(Objective) Please select every line of the rows below that contains the word "hanging". Case counts.

Some rows:
┌────────

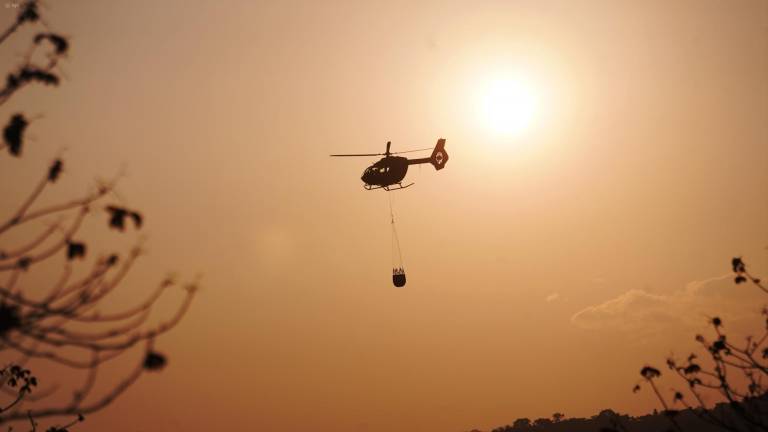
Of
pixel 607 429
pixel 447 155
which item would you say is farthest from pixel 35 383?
pixel 447 155

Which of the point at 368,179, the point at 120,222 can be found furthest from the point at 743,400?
the point at 368,179

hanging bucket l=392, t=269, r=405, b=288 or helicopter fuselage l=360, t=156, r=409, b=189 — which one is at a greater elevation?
helicopter fuselage l=360, t=156, r=409, b=189

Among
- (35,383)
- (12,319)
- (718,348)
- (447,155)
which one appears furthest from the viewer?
(447,155)

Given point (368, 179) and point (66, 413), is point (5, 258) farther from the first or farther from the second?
point (368, 179)

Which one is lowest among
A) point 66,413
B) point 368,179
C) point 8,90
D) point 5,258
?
point 66,413

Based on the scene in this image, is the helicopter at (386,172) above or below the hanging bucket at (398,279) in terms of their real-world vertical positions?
above

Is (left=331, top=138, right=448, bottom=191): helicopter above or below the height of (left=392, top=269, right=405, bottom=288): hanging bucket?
above

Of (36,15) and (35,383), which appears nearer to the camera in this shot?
(36,15)

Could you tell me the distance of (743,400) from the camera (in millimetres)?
13969

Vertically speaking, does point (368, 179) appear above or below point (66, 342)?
above

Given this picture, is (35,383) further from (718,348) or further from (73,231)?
(718,348)

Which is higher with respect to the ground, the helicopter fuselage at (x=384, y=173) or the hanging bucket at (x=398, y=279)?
the helicopter fuselage at (x=384, y=173)

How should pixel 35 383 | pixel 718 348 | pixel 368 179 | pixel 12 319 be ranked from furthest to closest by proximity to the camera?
pixel 368 179
pixel 35 383
pixel 718 348
pixel 12 319

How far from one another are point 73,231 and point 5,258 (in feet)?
2.13
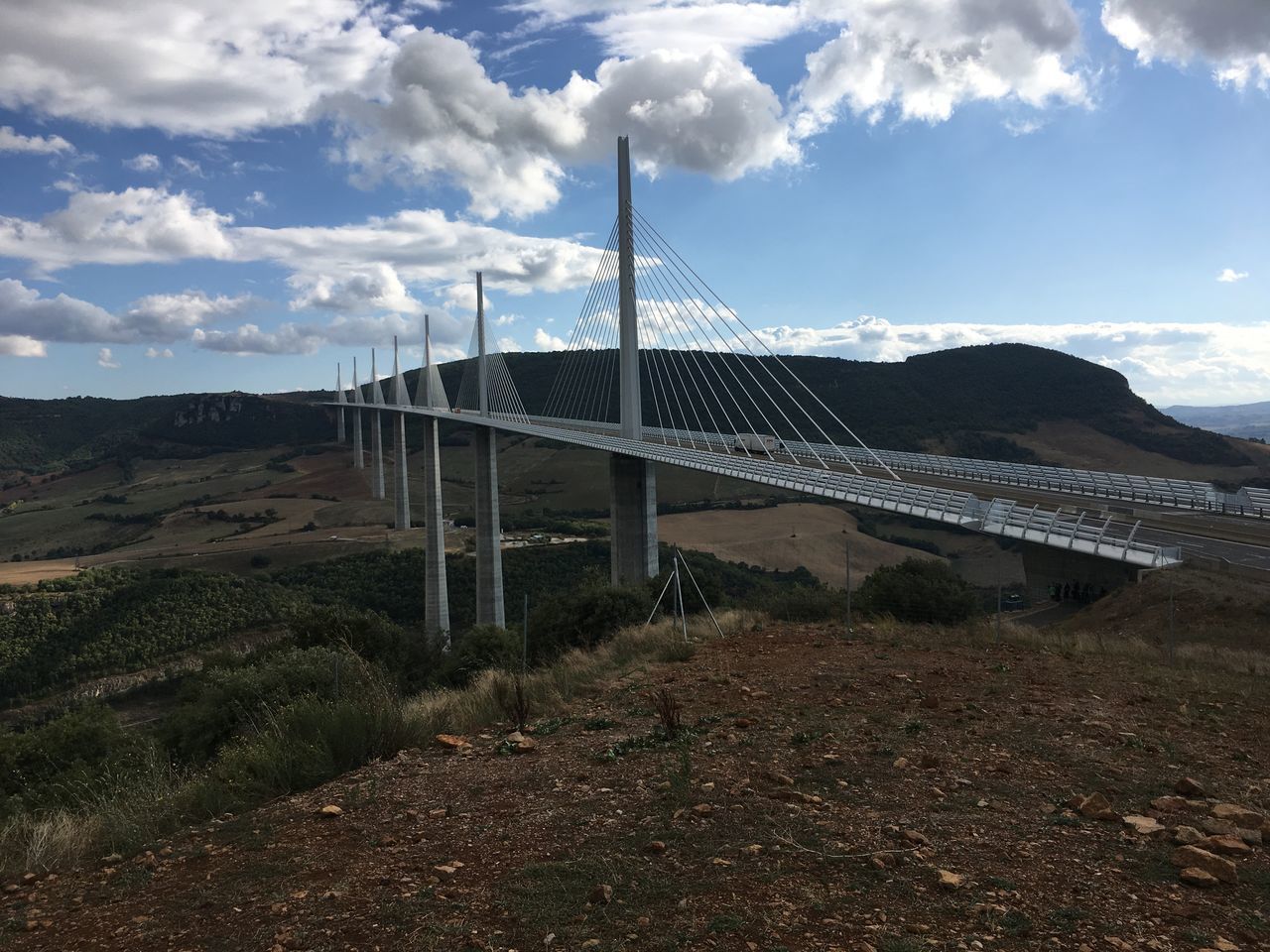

└────────

(The reply)
hanging bucket l=392, t=269, r=405, b=288 or helicopter fuselage l=360, t=156, r=409, b=189 — which one is at a greater elevation?
Based on the scene in this image, is the helicopter at (386,172) above or below the hanging bucket at (398,279) in terms of their real-world vertical positions?
Is (left=331, top=138, right=448, bottom=191): helicopter above or below the height of (left=392, top=269, right=405, bottom=288): hanging bucket?
Which is higher with respect to the ground, the helicopter fuselage at (x=384, y=173) or the hanging bucket at (x=398, y=279)?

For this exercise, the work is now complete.